*AUFGABE*: Können Sie in der Laudatio das Stück von „sehr geehrte Kolleginnen“ bis einschließlich „von Christian Schwarz-Schilling.“ so bearbeiten, dass „Balkan“ durch „Westbalkan“ ersetzt wird?

*VORLIEGENDER TEXT*:

• • • • •

Verehrte Frau Schwarz-Schilling,

sehr geehrter Herr Dr. Schwarz-Schilling,

sehr geehrter Herr Präsident des Hessischen Landtags,

sehr geehrter Herr Ministerpräsident,

Exzellenzen,

sehr geehrte Kolleginnen und Kollegen,

meine Damen und Herren,

Es ist mir eine große Ehre, heute anlässlich der Verleihung des Hessischen Friedenspreises die Laudatio auf Dr. Christian Schwarz-Schilling halten zu dürfen: Einen Mann, der sich wie kein anderer in der deutschen Politik mit hohem persönlichen Einsatz und getragen vom Mut der Überzeugung unermüdlich für den Frieden und die Menschen auf dem Balkan eingesetzt hat.

Diese Aufgabe habe ich sehr gerne übernommen: als Vertreter des Auswärtigen Amtes und der Bundesregierung, aber auch in meiner Eigenschaft als Präsident der Südosteuropagesellschaft.

Aber zunächst möchte ich Ihnen, Herr Dr. Schwarz-Schilling, noch einmal ganz herzlich zu Ihrem gestrigen, 77. Geburtstag gratulieren!

Krieg und Frieden gehören zu den großen Lebensthemen von Christian Schwarz-Schilling.

• • • • •

*EINGABEDATEN*:
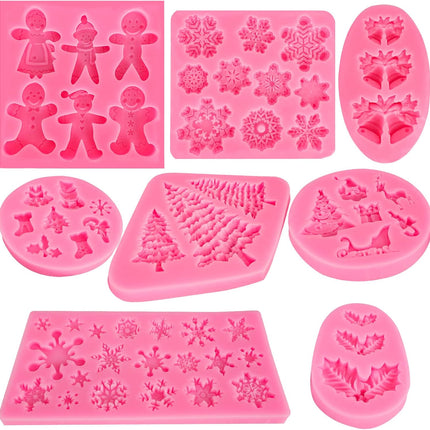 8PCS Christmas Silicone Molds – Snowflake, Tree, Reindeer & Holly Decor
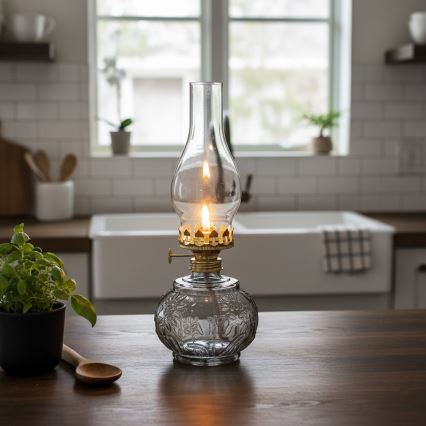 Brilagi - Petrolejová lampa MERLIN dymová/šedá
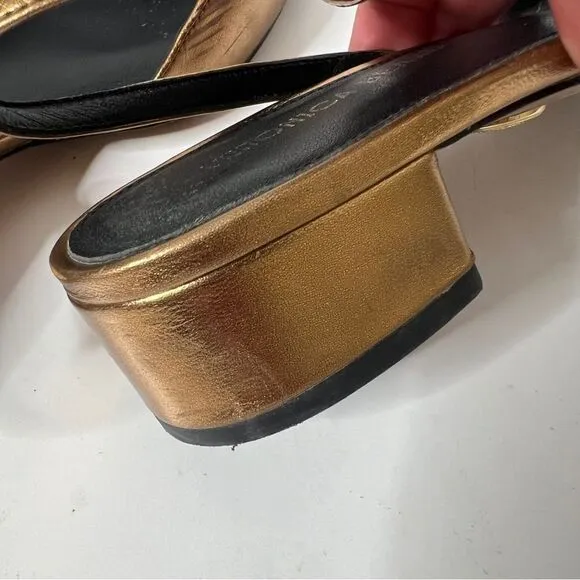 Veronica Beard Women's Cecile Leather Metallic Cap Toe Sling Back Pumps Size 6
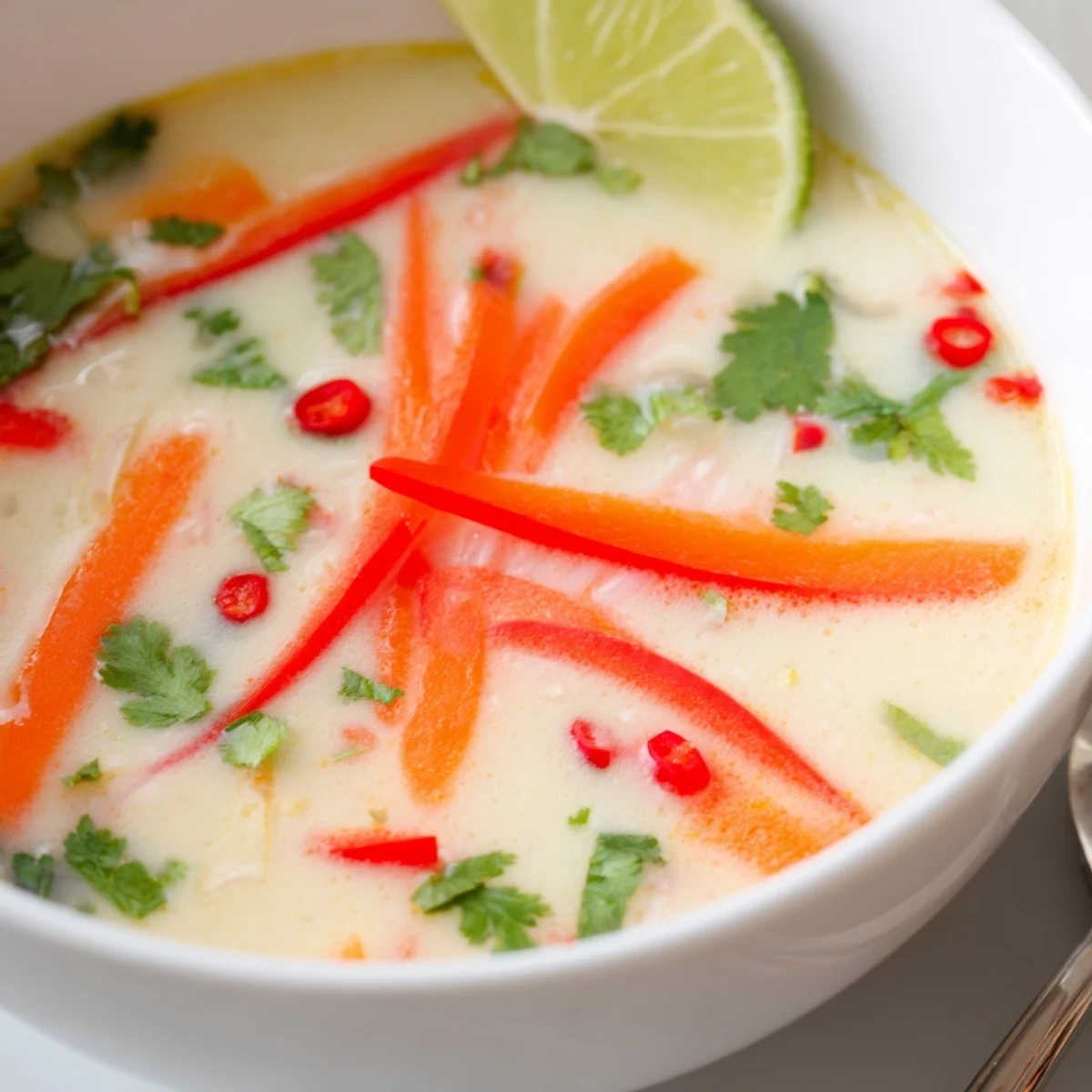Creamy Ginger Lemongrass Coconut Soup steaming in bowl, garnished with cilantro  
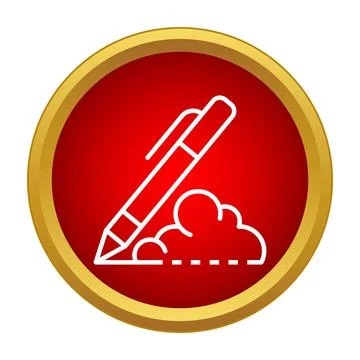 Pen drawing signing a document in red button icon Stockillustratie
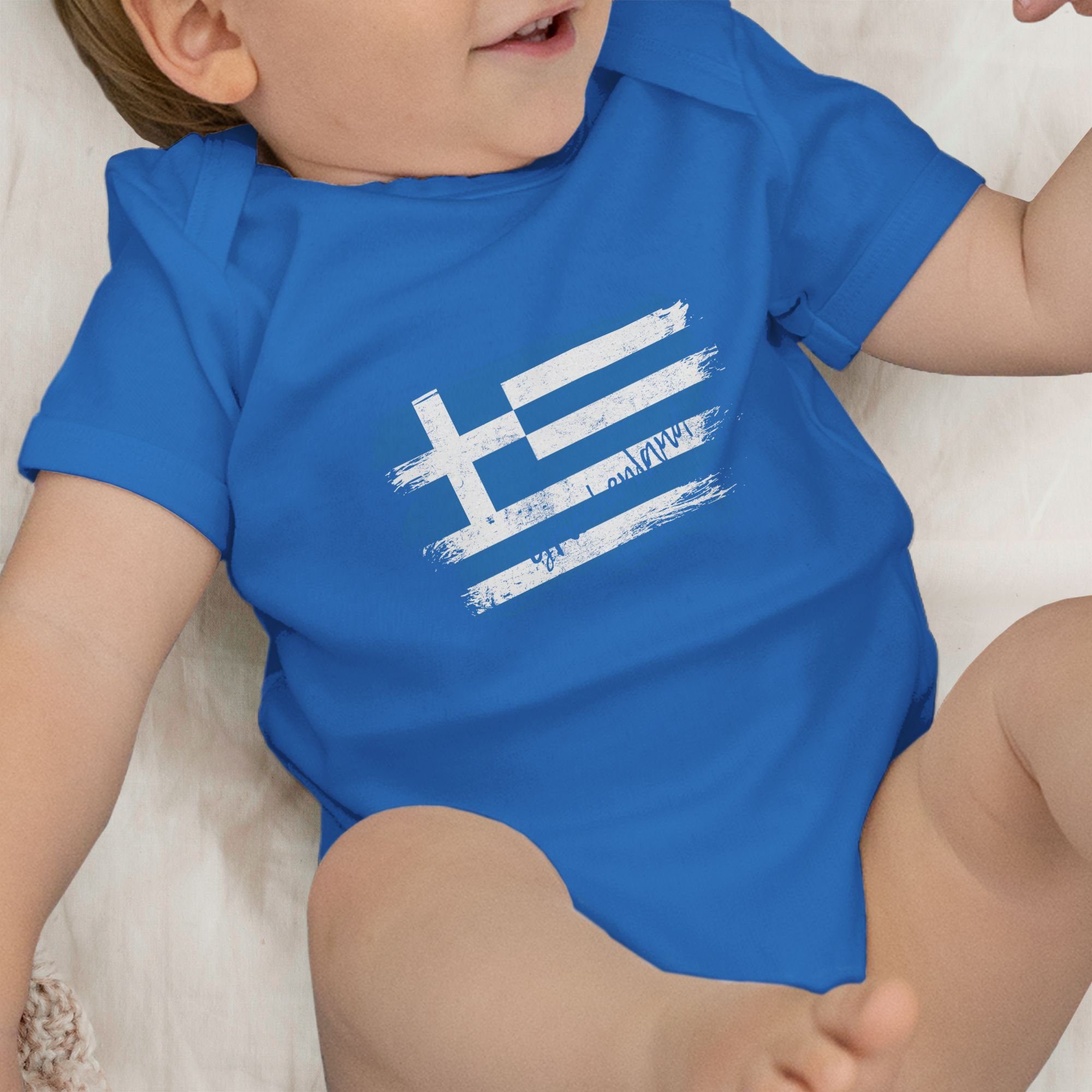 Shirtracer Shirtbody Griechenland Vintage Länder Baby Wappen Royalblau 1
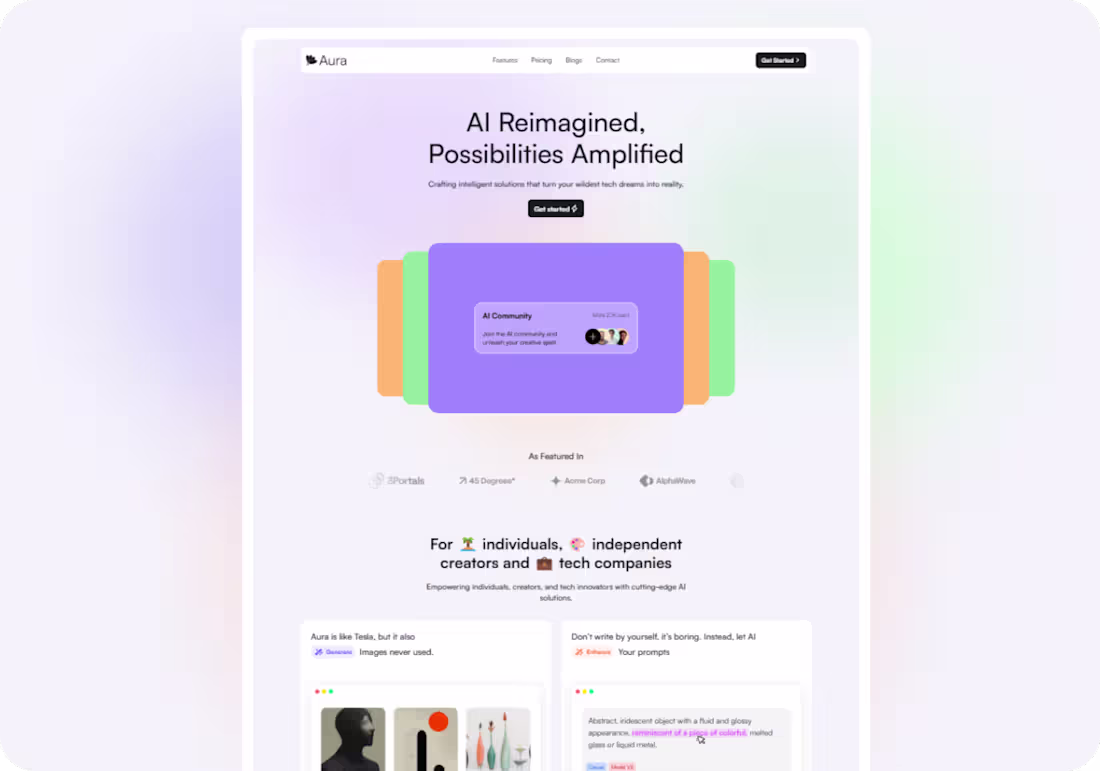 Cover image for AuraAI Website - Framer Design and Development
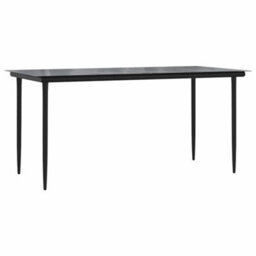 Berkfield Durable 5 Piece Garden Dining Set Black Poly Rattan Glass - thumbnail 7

• • • • •

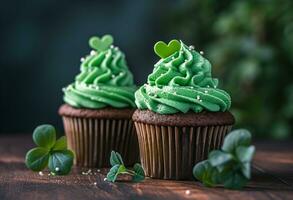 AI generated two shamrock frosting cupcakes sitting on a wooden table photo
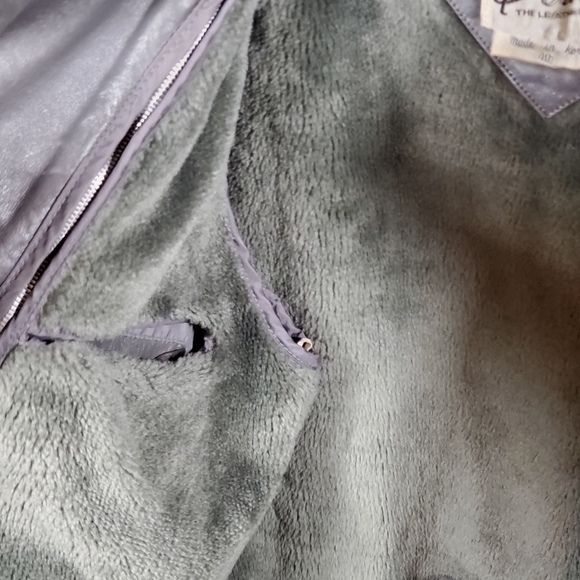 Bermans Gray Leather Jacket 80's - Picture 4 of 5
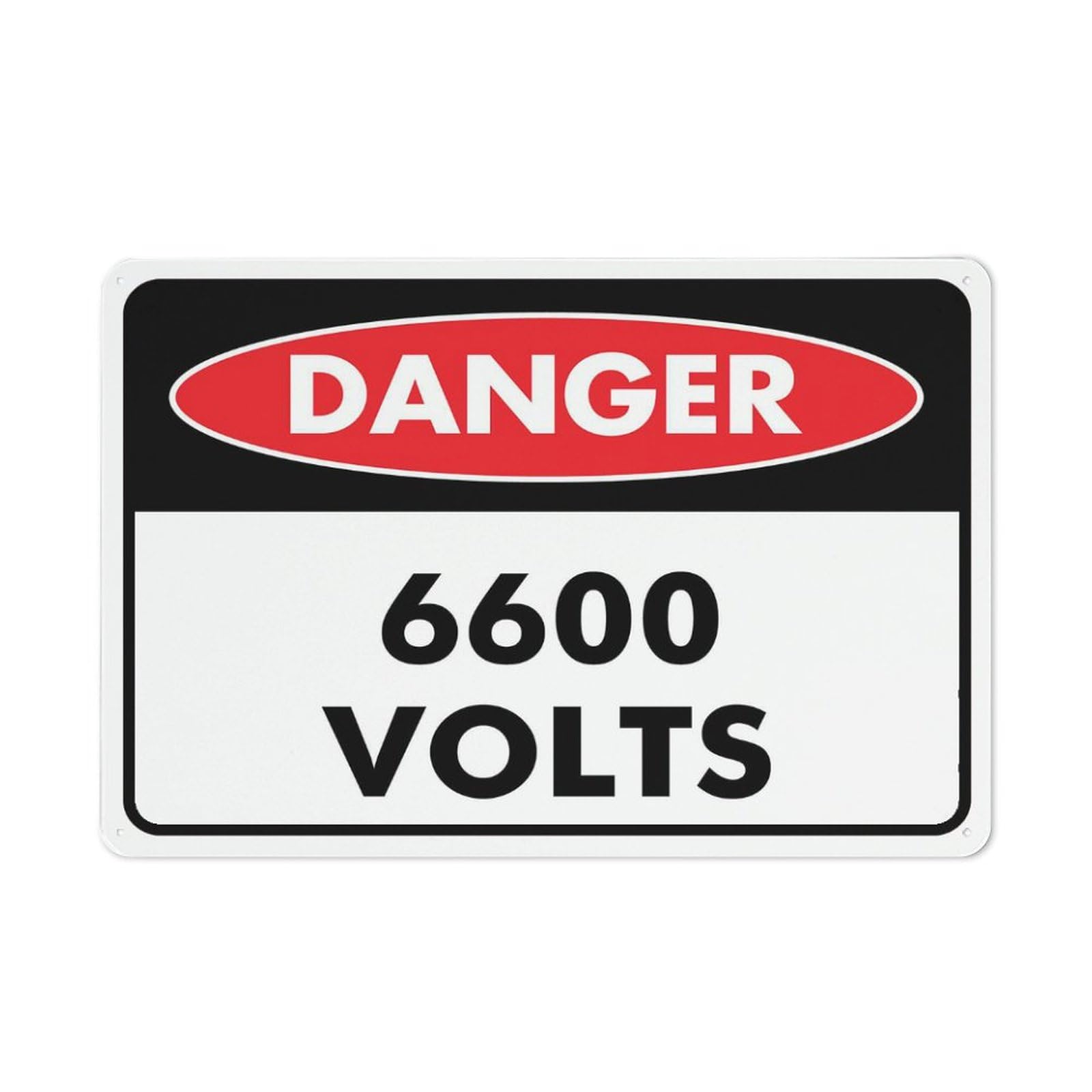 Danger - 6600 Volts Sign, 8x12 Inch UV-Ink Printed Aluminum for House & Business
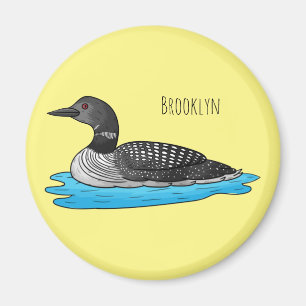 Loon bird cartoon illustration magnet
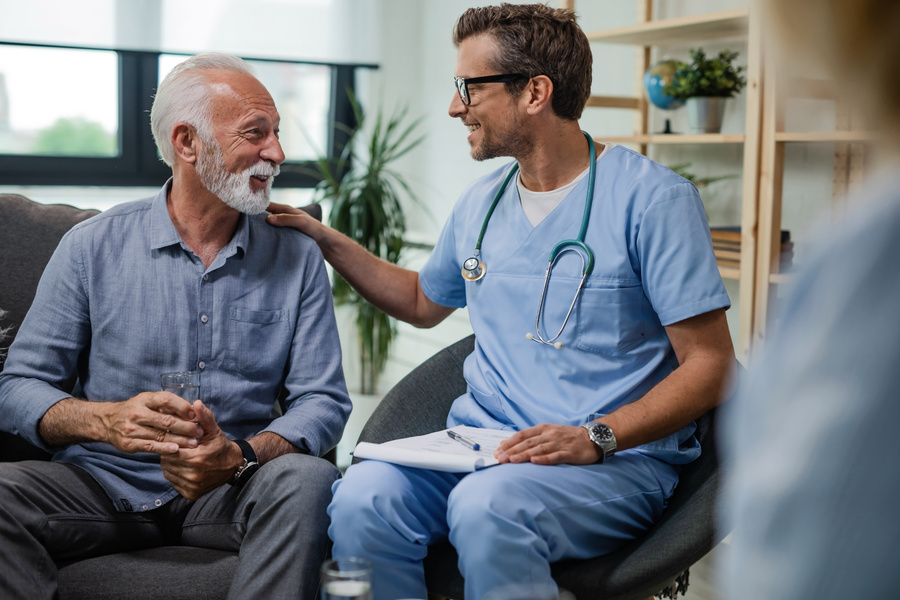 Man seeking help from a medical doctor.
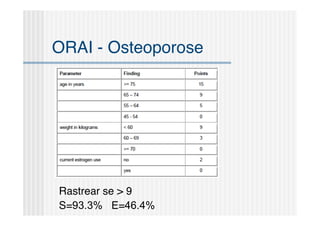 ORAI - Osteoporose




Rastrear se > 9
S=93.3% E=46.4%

• • • • •

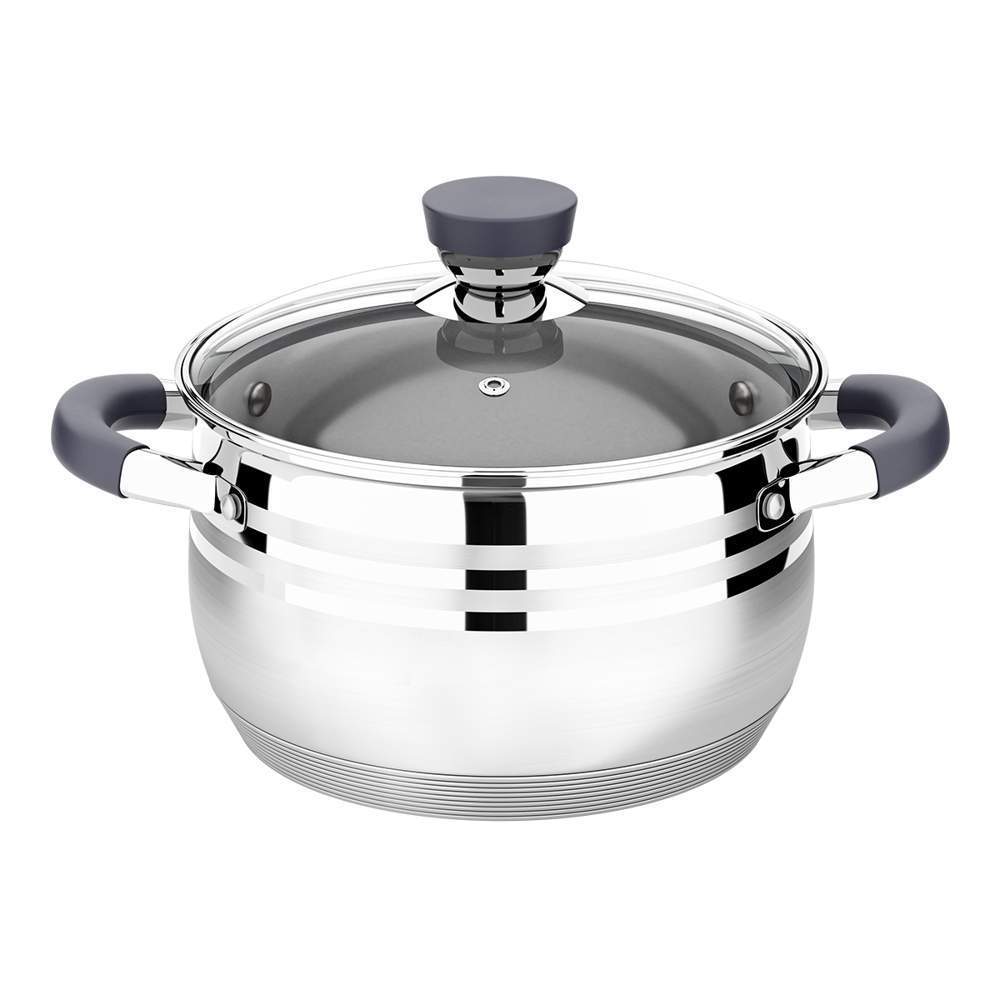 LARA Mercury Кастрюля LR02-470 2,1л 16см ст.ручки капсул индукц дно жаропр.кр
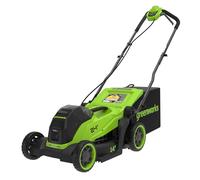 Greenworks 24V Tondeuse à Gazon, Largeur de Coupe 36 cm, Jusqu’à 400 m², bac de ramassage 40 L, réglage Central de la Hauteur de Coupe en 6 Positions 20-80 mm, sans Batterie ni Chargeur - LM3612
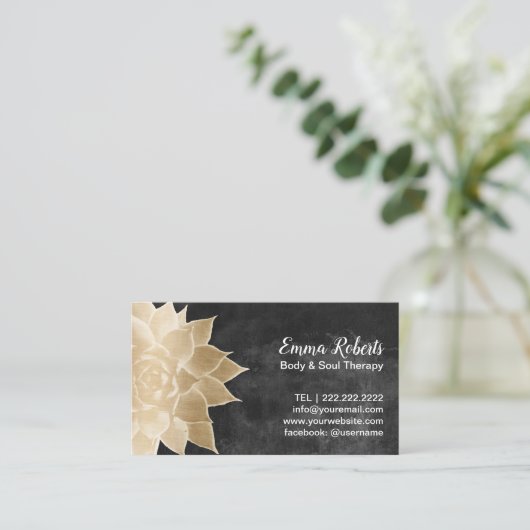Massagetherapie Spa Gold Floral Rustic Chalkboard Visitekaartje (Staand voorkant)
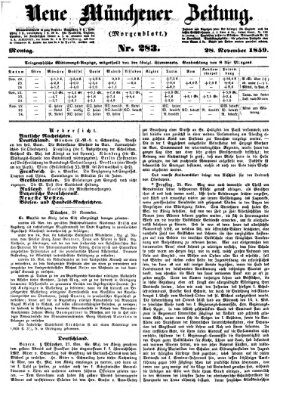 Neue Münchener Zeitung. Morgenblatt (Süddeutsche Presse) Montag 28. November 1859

• • • • •

*ANTWORT*:
sehr geehrte Kolleginnen und Kollegen,

meine Damen und Herren,

Es ist mir eine große Ehre, heute anlässlich der Verleihung des Hessischen Friedenspreises die Laudatio auf Dr. Christian Schwarz-Schilling halten zu dürfen: Einen Mann, der sich wie kein anderer in der deutschen Politik mit hohem persönlichen Einsatz und getragen vom Mut der Überzeugung unermüdlich für den Frieden und die Menschen auf dem Westbalkan eingesetzt hat.

Diese Aufgabe habe ich sehr gerne übernommen: als Vertreter des Auswärtigen Amtes und der Bundesregierung, aber auch in meiner Eigenschaft als Präsident der Südosteuropagesellschaft.

Aber zunächst möchte ich Ihnen, Herr Dr. Schwarz-Schilling, noch einmal ganz herzlich zu Ihrem gestrigen, 77. Geburtstag gratulieren!

Krieg und Frieden gehören zu den großen Lebensthemen von Christian Schwarz-Schilling.